Copy out word for word the part of the material below that opens with the line containing "What is the separation" and closes with the line containing "23.3 metres", including both of those lines.

——

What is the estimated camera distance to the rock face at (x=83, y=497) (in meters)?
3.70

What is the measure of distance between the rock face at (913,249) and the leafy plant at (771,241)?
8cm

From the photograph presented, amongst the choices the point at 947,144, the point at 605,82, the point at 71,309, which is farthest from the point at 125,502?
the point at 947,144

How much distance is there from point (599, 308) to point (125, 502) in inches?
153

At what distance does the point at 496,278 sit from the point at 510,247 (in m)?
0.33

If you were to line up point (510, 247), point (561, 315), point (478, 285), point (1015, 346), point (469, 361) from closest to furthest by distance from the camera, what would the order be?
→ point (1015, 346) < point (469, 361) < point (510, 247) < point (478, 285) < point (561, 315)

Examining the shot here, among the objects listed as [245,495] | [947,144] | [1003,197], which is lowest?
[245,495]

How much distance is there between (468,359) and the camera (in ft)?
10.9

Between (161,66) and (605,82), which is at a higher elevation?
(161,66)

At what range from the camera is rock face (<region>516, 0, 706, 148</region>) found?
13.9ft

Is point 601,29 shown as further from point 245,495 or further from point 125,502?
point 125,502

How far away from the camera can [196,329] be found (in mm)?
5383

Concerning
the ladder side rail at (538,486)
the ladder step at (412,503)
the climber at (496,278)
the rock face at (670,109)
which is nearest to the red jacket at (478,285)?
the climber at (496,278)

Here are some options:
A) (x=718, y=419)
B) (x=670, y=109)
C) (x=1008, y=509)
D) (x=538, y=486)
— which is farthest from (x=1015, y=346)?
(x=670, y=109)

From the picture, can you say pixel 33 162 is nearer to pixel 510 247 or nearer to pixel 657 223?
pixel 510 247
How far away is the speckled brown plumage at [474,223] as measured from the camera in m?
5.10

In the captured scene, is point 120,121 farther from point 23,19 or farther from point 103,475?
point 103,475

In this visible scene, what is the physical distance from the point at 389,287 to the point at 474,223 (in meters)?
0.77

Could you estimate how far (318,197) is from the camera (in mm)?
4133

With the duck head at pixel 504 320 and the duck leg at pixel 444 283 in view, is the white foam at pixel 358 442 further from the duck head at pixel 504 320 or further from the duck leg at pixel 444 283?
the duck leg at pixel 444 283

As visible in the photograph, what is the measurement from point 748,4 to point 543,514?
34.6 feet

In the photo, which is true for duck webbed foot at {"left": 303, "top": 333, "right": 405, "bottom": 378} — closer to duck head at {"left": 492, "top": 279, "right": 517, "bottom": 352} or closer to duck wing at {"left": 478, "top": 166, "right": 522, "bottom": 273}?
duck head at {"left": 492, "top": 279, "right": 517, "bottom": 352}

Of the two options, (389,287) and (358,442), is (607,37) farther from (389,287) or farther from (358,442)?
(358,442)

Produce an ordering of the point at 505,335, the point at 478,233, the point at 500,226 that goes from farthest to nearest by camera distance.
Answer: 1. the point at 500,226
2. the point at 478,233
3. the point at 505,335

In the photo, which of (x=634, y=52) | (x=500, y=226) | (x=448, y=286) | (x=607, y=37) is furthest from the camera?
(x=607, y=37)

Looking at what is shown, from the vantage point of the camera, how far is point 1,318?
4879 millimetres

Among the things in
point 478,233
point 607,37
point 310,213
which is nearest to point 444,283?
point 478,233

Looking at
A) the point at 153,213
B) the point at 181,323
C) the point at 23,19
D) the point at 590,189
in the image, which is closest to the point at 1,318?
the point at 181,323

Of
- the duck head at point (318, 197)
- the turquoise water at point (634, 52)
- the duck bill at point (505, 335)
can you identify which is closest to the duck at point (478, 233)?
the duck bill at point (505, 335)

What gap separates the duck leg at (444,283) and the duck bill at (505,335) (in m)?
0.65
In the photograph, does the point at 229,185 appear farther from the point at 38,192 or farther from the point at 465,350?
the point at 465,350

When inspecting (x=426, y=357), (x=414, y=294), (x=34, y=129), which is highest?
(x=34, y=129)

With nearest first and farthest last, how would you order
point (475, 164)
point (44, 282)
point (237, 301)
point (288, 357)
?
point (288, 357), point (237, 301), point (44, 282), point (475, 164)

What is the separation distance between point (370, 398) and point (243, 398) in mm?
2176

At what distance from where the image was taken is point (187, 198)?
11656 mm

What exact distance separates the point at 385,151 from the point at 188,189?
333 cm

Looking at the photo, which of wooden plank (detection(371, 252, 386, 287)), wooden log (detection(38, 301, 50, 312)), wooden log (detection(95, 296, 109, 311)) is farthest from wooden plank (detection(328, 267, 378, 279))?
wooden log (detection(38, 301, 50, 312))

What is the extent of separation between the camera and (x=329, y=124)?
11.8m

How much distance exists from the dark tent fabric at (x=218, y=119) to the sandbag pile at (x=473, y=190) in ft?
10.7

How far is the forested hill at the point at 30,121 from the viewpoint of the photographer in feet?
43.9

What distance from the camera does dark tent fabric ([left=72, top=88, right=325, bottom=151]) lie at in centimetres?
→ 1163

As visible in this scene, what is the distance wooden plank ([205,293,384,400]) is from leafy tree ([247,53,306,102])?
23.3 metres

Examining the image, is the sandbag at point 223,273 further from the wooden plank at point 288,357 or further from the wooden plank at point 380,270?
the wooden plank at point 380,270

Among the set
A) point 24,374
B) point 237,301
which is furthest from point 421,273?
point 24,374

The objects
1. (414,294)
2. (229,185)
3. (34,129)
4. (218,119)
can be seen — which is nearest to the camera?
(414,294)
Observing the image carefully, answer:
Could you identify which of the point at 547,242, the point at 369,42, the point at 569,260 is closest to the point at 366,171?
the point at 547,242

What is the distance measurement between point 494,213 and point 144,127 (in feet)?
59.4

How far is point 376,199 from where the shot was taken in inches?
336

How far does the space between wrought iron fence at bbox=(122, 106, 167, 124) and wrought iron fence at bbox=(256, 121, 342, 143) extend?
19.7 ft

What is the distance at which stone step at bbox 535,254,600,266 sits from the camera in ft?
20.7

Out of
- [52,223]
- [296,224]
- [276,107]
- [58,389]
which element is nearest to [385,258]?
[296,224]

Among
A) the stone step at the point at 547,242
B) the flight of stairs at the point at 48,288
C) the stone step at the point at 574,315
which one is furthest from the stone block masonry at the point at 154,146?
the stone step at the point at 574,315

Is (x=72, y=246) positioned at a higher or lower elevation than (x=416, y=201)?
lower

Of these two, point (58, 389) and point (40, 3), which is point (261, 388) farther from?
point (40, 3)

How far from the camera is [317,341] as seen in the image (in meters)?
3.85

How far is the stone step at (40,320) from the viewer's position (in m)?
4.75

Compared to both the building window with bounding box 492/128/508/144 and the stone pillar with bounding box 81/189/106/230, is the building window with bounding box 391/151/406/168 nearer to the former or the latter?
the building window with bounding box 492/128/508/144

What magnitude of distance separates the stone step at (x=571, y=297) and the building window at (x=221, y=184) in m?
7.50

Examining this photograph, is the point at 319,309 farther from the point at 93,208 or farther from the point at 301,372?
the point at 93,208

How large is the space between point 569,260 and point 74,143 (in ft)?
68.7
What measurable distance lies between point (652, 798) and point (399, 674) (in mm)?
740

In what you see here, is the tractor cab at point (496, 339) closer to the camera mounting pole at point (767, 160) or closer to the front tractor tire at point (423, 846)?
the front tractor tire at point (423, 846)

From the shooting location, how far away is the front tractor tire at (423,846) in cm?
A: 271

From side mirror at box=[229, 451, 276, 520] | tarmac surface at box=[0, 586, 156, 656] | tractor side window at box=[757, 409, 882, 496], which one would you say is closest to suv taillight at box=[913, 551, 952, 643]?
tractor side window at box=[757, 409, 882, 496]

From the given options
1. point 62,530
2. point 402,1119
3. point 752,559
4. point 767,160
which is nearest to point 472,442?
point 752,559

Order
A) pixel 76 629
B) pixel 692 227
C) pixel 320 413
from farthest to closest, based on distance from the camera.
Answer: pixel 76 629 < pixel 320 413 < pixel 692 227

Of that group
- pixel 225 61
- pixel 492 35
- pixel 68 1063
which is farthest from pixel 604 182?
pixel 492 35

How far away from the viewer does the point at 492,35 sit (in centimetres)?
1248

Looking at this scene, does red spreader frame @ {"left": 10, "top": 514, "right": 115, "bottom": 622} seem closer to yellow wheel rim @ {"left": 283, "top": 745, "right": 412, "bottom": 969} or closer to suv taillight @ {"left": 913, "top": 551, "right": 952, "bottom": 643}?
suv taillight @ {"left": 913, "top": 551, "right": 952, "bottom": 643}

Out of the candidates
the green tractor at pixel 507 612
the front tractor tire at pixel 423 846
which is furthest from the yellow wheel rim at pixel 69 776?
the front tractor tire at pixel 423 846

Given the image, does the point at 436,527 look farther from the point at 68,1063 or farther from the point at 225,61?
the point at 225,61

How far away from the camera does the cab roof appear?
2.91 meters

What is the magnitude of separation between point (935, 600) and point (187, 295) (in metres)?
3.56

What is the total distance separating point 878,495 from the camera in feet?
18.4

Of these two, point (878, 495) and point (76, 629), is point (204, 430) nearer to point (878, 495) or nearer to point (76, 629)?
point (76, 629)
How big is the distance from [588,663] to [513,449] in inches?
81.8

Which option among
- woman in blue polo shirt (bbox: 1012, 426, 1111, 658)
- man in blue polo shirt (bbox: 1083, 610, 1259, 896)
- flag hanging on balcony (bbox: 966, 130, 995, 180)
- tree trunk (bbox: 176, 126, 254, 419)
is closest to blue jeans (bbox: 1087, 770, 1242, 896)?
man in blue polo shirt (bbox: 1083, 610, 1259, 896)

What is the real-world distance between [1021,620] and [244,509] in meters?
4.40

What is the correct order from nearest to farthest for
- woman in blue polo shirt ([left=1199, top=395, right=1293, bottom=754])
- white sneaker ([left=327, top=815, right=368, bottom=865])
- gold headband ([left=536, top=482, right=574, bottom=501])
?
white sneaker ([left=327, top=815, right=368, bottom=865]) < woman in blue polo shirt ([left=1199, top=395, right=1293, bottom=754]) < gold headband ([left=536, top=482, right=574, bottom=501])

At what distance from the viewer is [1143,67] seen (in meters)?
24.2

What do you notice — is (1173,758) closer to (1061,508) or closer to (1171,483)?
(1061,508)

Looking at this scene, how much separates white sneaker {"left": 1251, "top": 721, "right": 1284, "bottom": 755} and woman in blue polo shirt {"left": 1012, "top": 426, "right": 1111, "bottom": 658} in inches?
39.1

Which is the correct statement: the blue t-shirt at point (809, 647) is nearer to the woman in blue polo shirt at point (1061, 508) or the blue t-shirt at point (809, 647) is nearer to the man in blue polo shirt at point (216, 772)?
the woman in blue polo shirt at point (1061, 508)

——

> **Response to the exercise**:
What is the separation distance between point (370, 398) and point (243, 398) in mm?
2176

At what distance from where the image was taken is point (187, 198)?
11656 mm

What exact distance separates the point at 385,151 from the point at 188,189?
333 cm

Looking at the photo, which of wooden plank (detection(371, 252, 386, 287)), wooden log (detection(38, 301, 50, 312)), wooden log (detection(95, 296, 109, 311)) is farthest from wooden plank (detection(328, 267, 378, 279))?
wooden log (detection(38, 301, 50, 312))

What is the extent of separation between the camera and (x=329, y=124)?
11.8m

How much distance exists from the dark tent fabric at (x=218, y=119) to the sandbag pile at (x=473, y=190) in ft?
10.7

How far is the forested hill at the point at 30,121 from the viewpoint of the photographer in feet?
43.9

What distance from the camera does dark tent fabric ([left=72, top=88, right=325, bottom=151]) lie at in centimetres?
→ 1163

As visible in this scene, what is the distance wooden plank ([205,293,384,400]) is from leafy tree ([247,53,306,102])?
23.3 metres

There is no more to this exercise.